> **EXCERPT TO READ**:

On Fri, 11 Dec 2015, Daniel Lezcano wrote:
On 12/10/2015 11:31 PM, Nicolas Pitre wrote:
On Thu, 10 Dec 2015, Daniel Lezcano wrote:
On 12/10/2015 06:16 PM, Nicolas Pitre wrote:
On Thu, 10 Dec 2015, Daniel Lezcano wrote:
+u32 stats_variance(struct stats *s) +{
- s32 mean = stats_mean(s);
- return s->n ? (s->sq_sum / s->n) - (mean * mean) : 0;
Here sq_sum is a u64 value. On 32-bit architectures you are not allowed to do a straight division with 64-bit dividends in the kernel. You have to use do_div(). The do_div() is there to make the division much less costly than the plain division where gcc promotes both the dividend and the divisor to 64 bits. Still, do_div() is still a very expensive operation when the divisor isn't constant.
Ah, ok. Will fix this.
Note that this is the reason why in my version of the IRQ stat code, I avoided all non constant divisions by factoring out the n term. Here you have:
sq_sum / n - mean * mean
where mean is obtained by:
sum / n
So by calling stats_variance() you pay the cost of two expensive divisions. If you call stats_mean() separately from higher level code (as you do in patch #3) then you add another division to the mix.
One reason I didn't use a library abstraction in my own implementation is because I wanted to have n always be a constant for such divisions (plain or do_div() style) so that gcc could optimize them with reciprocal multiplications at compile time. And some other divisions were factored out and postponed to the end, etc.
Ok, if n is constant and I define it as a 2^x value, bits shifting will be much more efficient than an optimized division, right ?
Absolutely. And you don't have to shift values manually as gcc is smart enough to do it on its own.
Nicolas

> **WHAT THIS TASK INVOLVES**:
According to the mailing-list thread, what must be used in the kernel on 32-bit architectures instead of a straight division with a 64-bit dividend? Rely solely on the mailing-list thread for your answers.

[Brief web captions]
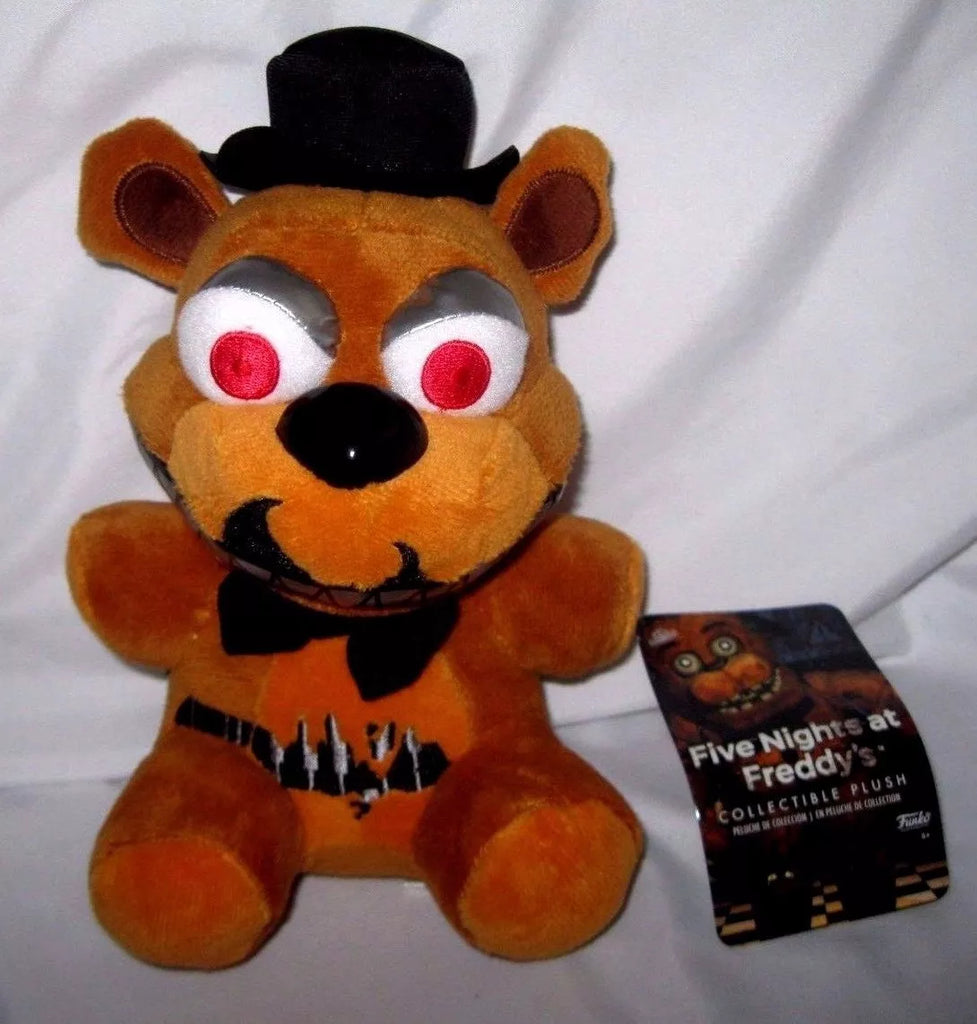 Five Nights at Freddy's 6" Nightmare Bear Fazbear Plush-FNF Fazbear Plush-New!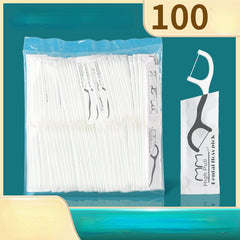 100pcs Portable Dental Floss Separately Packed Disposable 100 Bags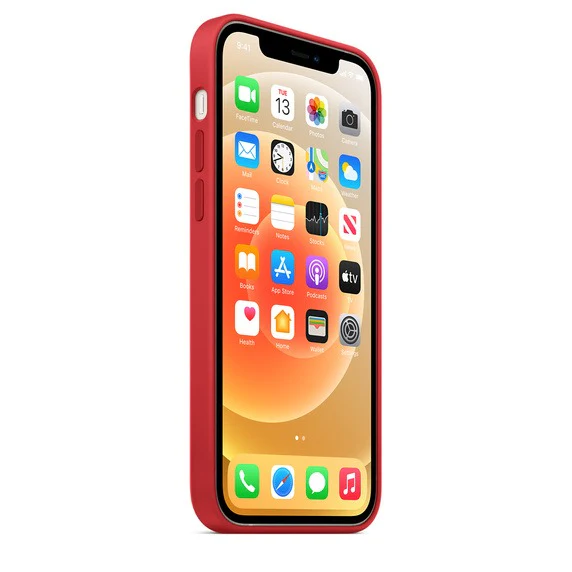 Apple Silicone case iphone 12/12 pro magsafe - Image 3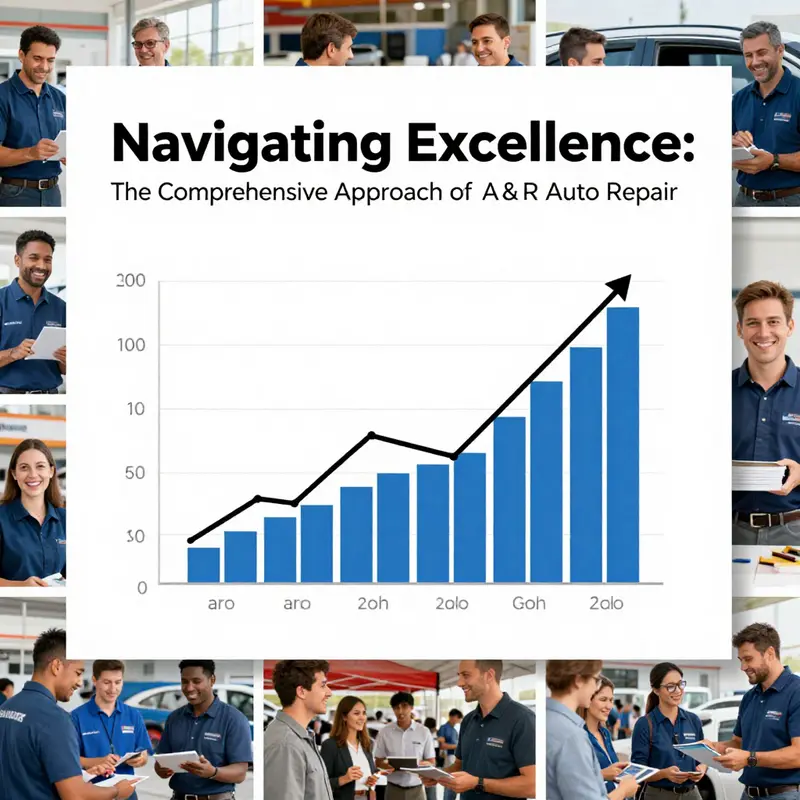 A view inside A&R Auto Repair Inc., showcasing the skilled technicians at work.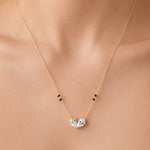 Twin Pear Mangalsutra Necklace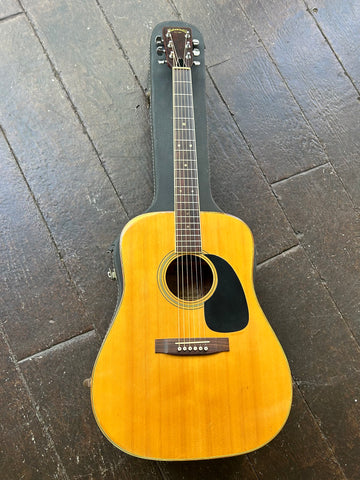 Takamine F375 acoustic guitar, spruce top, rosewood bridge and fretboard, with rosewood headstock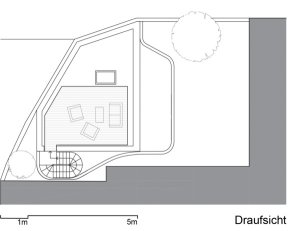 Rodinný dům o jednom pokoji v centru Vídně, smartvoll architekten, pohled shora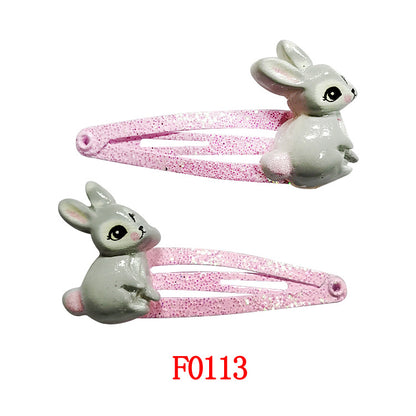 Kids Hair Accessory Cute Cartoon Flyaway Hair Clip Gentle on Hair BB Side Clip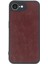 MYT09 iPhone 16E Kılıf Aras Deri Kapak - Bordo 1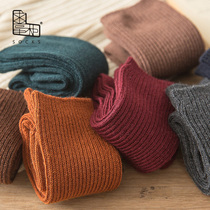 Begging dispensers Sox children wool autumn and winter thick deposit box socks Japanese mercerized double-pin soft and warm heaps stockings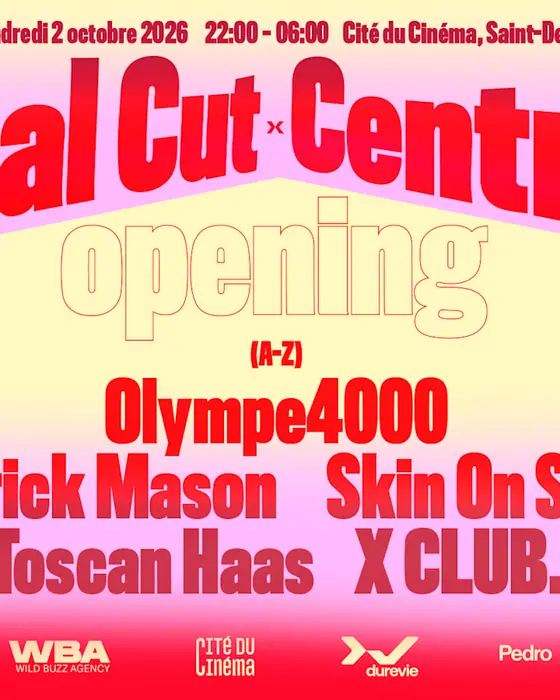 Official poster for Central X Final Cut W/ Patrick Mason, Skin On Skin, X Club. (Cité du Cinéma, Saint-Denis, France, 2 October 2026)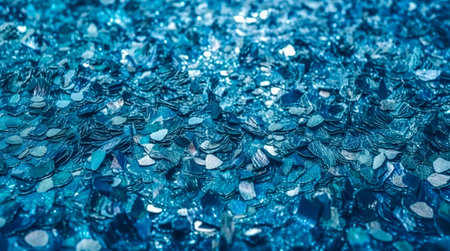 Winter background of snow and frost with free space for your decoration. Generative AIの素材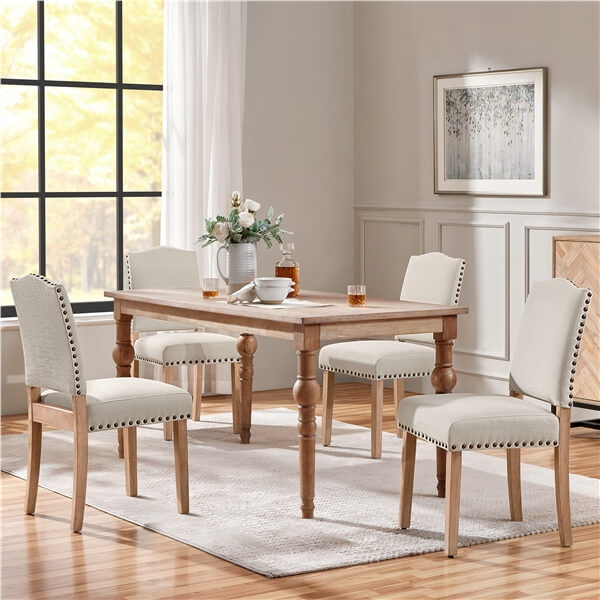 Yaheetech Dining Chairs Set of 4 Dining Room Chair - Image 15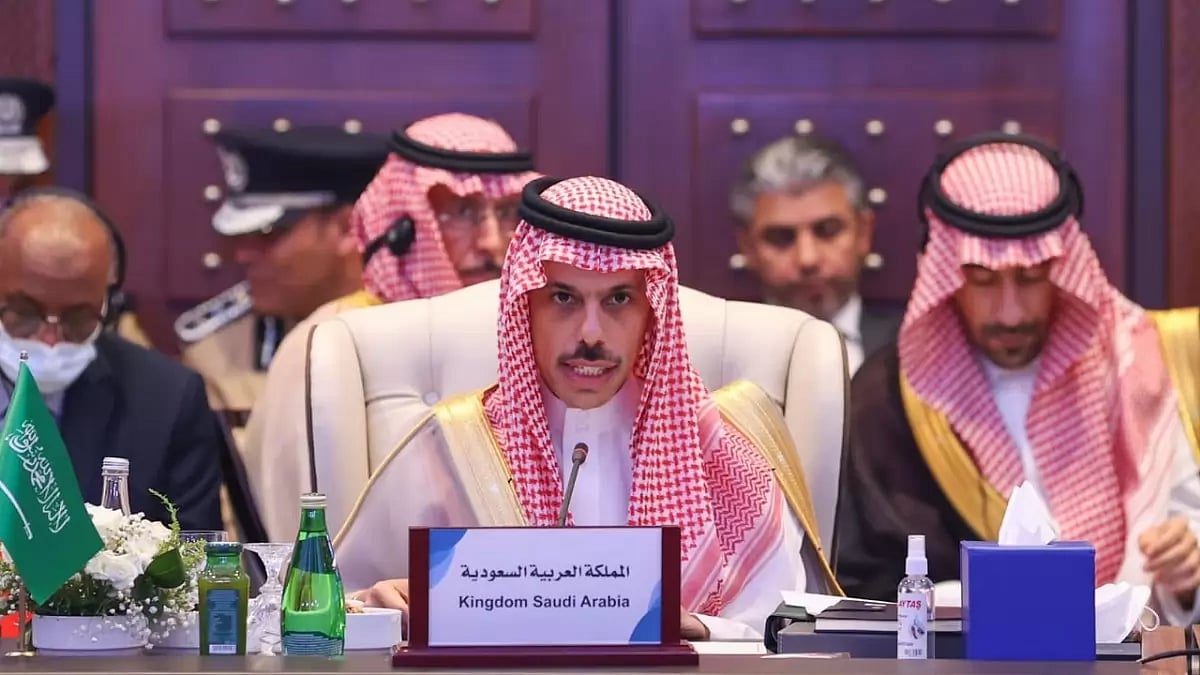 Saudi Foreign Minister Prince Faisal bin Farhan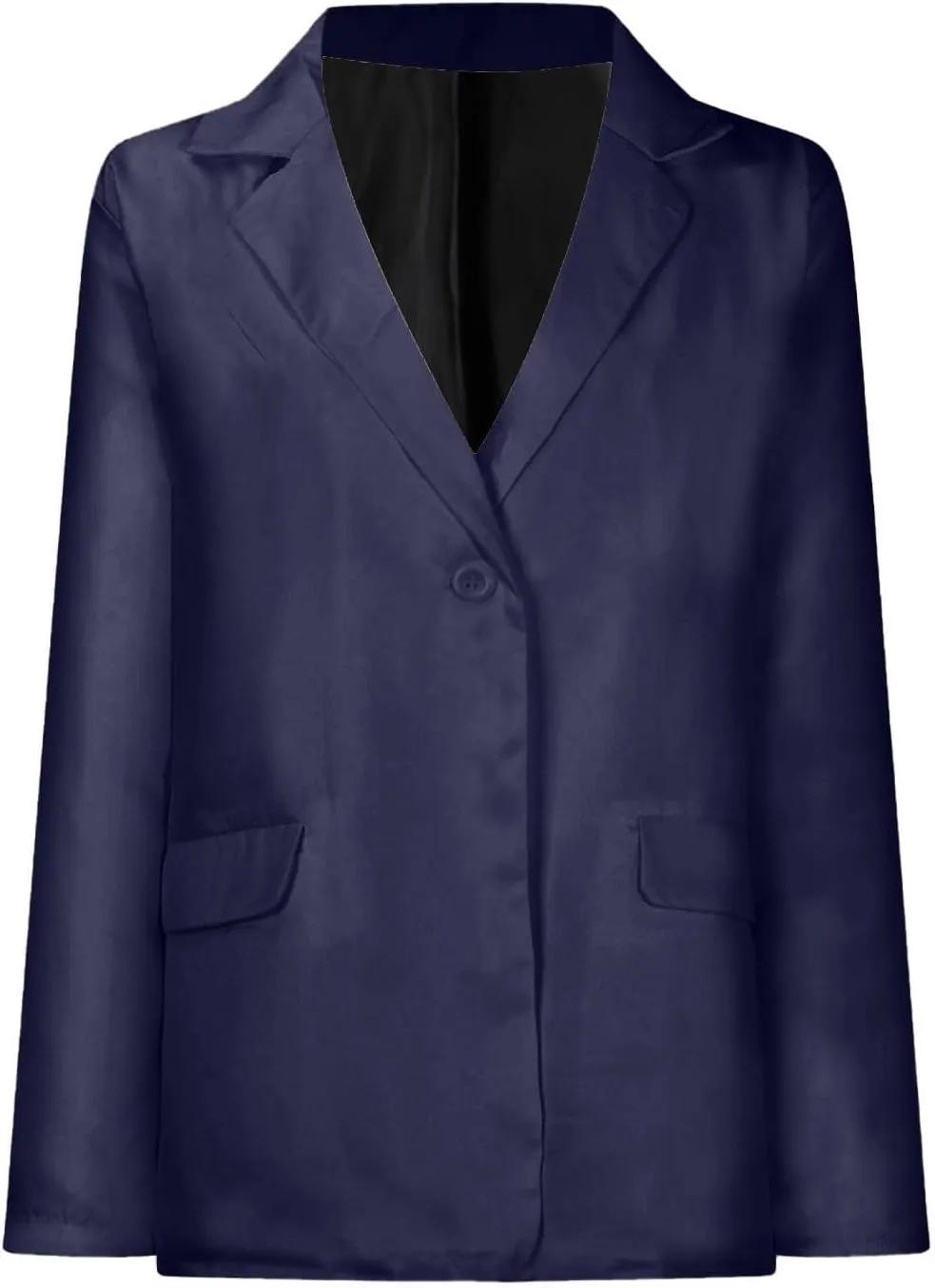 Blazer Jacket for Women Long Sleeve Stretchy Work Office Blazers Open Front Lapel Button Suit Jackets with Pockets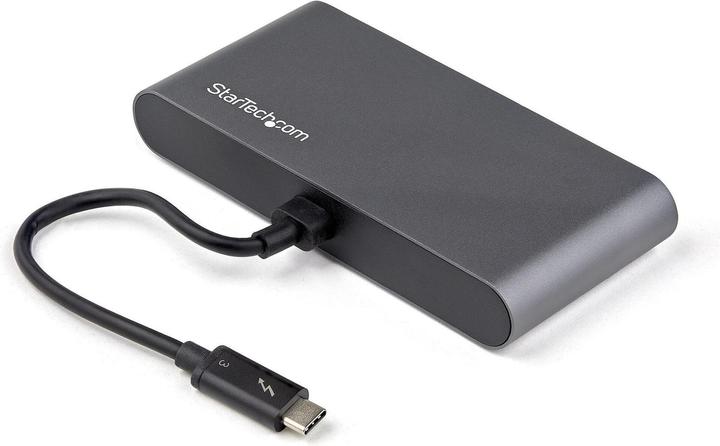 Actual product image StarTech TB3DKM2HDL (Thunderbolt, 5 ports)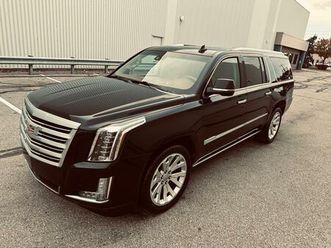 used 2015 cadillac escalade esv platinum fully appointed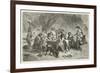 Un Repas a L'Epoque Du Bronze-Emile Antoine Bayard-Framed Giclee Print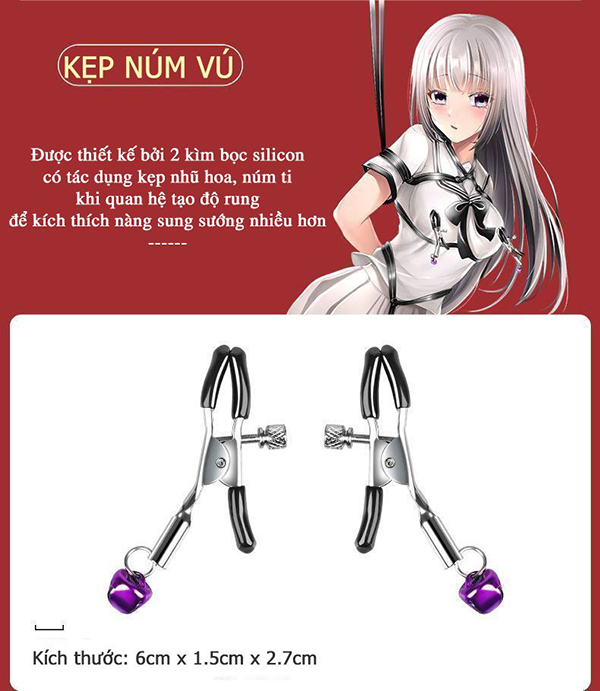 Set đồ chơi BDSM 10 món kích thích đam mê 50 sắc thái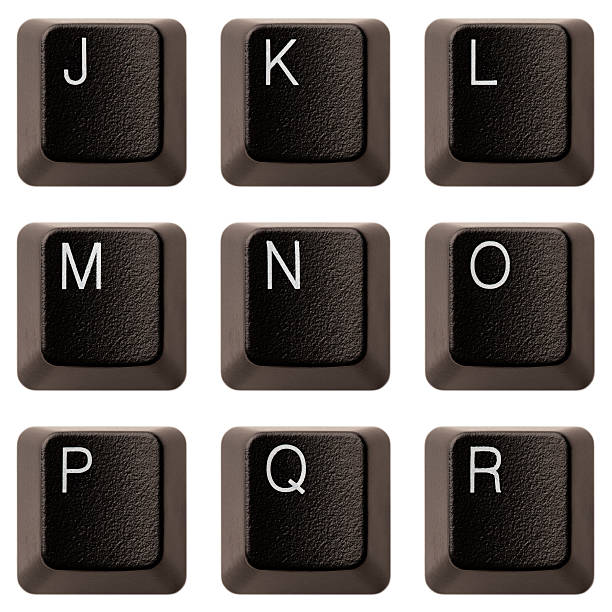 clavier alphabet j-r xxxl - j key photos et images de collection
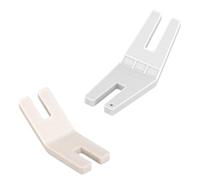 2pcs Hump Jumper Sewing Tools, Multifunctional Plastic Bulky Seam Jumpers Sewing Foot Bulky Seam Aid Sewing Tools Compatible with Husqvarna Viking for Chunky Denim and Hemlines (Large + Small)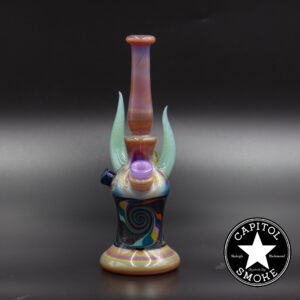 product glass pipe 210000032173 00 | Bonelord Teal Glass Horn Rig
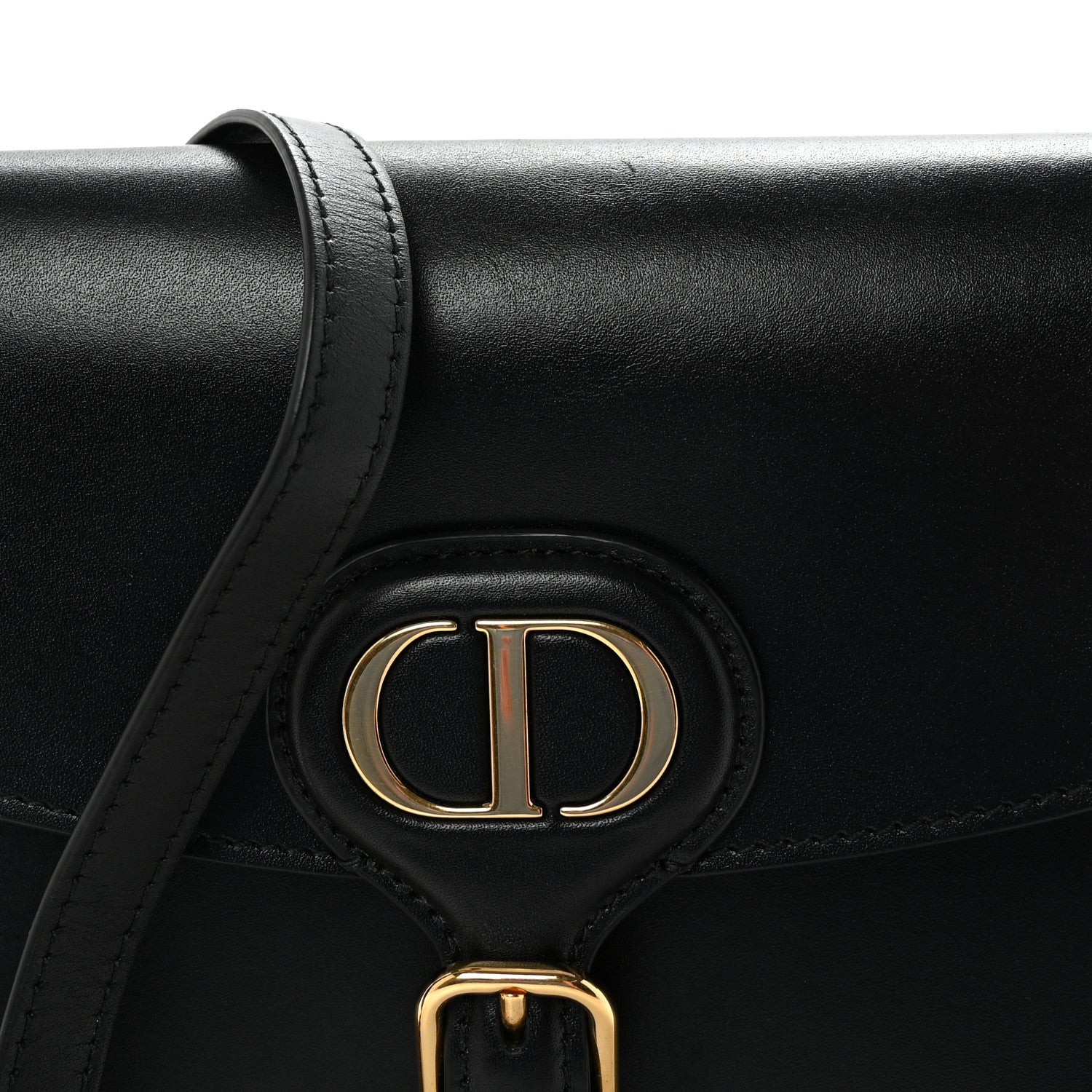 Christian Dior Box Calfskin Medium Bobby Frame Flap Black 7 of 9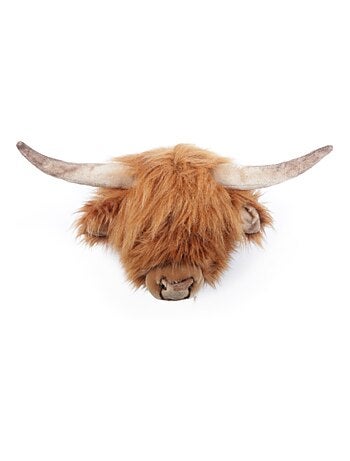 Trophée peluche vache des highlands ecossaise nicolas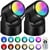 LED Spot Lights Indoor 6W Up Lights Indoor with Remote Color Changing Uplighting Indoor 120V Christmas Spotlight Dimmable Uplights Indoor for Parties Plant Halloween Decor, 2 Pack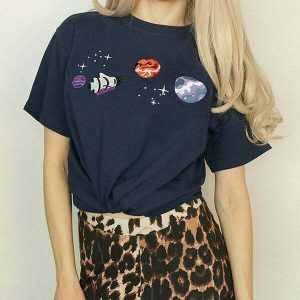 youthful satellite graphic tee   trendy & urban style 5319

> **TASK ANSWER**:
The do_div() function.